-- PROMPT 1 --
Retype the part of the trans fats text below that opens with the words containing "The fats are" and closes with "to replace them.".
-- PROMPT 2 --
List every year mentioned in the trans fats text.

-- SOURCE EXCERPT --
--------------------------------------------------
The fats are created when hydrogen is added to vegetable oil to make it more solid, which is why they are often called partially hydrogenated oils.

Once a staple of the American diet – think shortening and microwave popcorn – most artificial trans fats are already gone. The FDA says that between 2003 and 2012, people ate about 78% less trans fat as food companies began using other kinds of oils to replace them.

But some foods still have them, and the FDA says those trans fats remaining in the food supply are a health concern. Among the foods that commonly contain trans fats: frostings, pie crusts, biscuits, microwave popcorn, coffee creamers, frozen pizza, refrigerated dough, vegetable shortenings and stick margarines.

To phase the fats out, the FDA made a preliminary determination in 2013 that partially hydrogenated oils no longer fall in the agency’s “generally recognized as safe” category, which covers thousands of additives that manufacturers can add to foods without FDA review. The agency made that decision final June 16, giving food companies until June 2018 to phase them out.
--------------------------------------------------
-- LISTED RECORDS --
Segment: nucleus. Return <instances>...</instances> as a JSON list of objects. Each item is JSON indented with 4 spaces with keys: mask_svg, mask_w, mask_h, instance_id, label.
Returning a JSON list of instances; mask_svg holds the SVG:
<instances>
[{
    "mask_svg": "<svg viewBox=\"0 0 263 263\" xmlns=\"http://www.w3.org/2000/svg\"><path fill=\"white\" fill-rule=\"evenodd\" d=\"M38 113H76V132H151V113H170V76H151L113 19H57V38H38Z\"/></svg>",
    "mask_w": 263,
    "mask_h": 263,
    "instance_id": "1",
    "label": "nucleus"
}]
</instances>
--------------------------------------------------
-- ANSWER 1 --
The fats are created when hydrogen is added to vegetable oil to make it more solid, which is why they are often called partially hydrogenated oils.

Once a staple of the American diet – think shortening and microwave popcorn – most artificial trans fats are already gone. The FDA says that between 2003 and 2012, people ate about 78% less trans fat as food companies began using other kinds of oils to replace them.

-- ANSWER 2 --
2003, 2012, 2013, 2018